§ **THE TASKS**
(1) According to the peperomia thread, what plant did kitcolebay pull out to make room for the peperomia?
(2) In the peperomia thread, switch "fan" to "vent" and give the passage again, from "Bummer. I do" up to and including "the issue then.".
(3) Pick up the peperomia thread after its last line and write the next reply.
===== TEXT =====
# Peperomia with mold



## kitcolebay (Apr 7, 2012)

I've had my tank setup since April/May and never had visible mold. Recently I decided to pull my devil's backbone(which was doing fine, but too tall) and replace it with a peperomia that I really liked. It did well in my grow out tank, but now the leaves are getting mold on them and rotting. I'm assuming it is possibly too wet since it is near the waterfall, but wanted to check for other possibilities before going further. Any suggestions?


----------



## therizman2 (Jul 20, 2008)

I would bet on too wet/not enough air flow. Some Peperomias for whatever reason also just seem to hate to be moved once they have established themselves... Ive moved them from what I thought was one condition to another that was near exactly the same and within days it was a pile of mush.


----------



## kitcolebay (Apr 7, 2012)

Bummer. I do have it near a fan, so I believe it is getting a fair amount of air circulation. The soil stays pretty moist where it is from the water feature, but drains well to the false bottom. I'd assume too wet would be the issue then.

Thanks for the help Mike! I'll get it pulled in the morning.

Is it fair to assume that if a couple leaves have molded, the rest will follow suit? As of now 80% or so of the leaves still look fine. If I didn't mention, it's been there about a week. Noticed the mold a day or two ago.


----------



## Rusty_Shackleford (Sep 2, 2010)

Mike, can Chris take some of the leaves and start propagating a new plant in the viv or in like conditions so it will adapt? Just trying to think of a way to save the plant and make it all work for him.


----------



## Pumilo (Sep 4, 2010)

Leaves fall and new ones grow, sometimes better adapted to the vivs conditions. I wouldn't give up on it until it was obviously fully dead.


----------



## Pumilo (Sep 4, 2010)

Rusty_Shackleford said:


> Mike, can Chris take some of the leaves and start propagating a new plant in the viv or in like conditions so it will adapt? Just trying to think of a way to save the plant and make it all work for him.
===== RECORDS SUPPLIED =====
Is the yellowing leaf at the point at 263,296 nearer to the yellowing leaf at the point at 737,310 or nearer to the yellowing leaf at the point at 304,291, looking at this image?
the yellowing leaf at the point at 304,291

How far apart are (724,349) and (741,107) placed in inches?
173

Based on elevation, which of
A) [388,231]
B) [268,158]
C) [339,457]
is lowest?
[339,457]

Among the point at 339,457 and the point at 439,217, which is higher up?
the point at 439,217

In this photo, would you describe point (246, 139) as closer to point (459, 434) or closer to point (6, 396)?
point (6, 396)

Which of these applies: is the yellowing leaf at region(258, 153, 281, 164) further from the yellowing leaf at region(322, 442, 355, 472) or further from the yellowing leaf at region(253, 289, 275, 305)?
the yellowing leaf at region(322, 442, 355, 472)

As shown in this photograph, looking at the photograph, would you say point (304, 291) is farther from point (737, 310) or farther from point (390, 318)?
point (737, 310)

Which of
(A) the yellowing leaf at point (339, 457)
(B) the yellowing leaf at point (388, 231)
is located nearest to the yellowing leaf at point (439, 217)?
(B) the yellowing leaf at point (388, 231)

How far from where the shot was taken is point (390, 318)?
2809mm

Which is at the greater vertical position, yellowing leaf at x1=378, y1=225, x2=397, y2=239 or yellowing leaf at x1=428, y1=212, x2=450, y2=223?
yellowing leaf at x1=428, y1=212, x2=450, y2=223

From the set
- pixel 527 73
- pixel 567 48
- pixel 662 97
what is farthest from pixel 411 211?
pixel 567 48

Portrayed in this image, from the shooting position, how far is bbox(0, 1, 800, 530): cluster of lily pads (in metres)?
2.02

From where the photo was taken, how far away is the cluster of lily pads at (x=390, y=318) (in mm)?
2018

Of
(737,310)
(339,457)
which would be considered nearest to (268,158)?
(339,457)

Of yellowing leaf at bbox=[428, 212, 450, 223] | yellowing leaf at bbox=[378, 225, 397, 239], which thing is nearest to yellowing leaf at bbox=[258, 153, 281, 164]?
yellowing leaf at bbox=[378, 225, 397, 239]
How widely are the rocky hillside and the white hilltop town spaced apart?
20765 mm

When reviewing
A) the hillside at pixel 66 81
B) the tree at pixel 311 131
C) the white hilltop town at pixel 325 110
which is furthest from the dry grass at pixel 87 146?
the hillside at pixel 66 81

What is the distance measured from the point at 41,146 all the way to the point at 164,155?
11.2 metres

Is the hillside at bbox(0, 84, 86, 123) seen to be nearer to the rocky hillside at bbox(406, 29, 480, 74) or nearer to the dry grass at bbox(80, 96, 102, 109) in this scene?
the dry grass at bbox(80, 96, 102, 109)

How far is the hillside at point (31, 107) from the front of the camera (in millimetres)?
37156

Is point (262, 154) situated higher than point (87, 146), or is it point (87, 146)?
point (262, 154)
=====
§ **TASK ANSWERS**
(1) A devil's backbone.

(2)
Bummer. I do have it near a vent, so I believe it is getting a fair amount of air circulation. The soil stays pretty moist where it is from the water feature, but drains well to the false bottom. I'd assume too wet would be the issue then.

(3)
Pepperomia leaves have rooted well and started new plants for me. Max had one of his tincs knock a pepperomia leaf off and it fell to the bottom of the viv, upside down. We didn't pull it and it started growing new leafs from what was the bottom of the leaf.


----------



## kitcolebay (Apr 7, 2012)

Thank you for your help gentlemen! 

I'll leave it in and see how it fairs. The base and other leaves are still looking good for now. Should I pull off the moldy leaves and remove? Or just leave it in there for isopods and springtails?


----------



## Pumilo (Sep 4, 2010)

Unless I am doing some major trimming, I usually just drop the odd leaf or three to the bottom for the microfauna.


----------



## Rusty_Shackleford (Sep 2, 2010)

Pumilo said:


> Pepperomia leaves have rooted well and started new plants for me. Max had one of his tincs knock a pepperomia leaf off and it fell to the bottom of the viv, upside down. We didn't pull it and it started growing new leafs from what was the bottom of the leaf.


I discovered that quite by accident myself, I had a leaf get knocked off and fall down into the leaf litter and start to grow.....and that's how pepperomia became the firs plant I ever propagated!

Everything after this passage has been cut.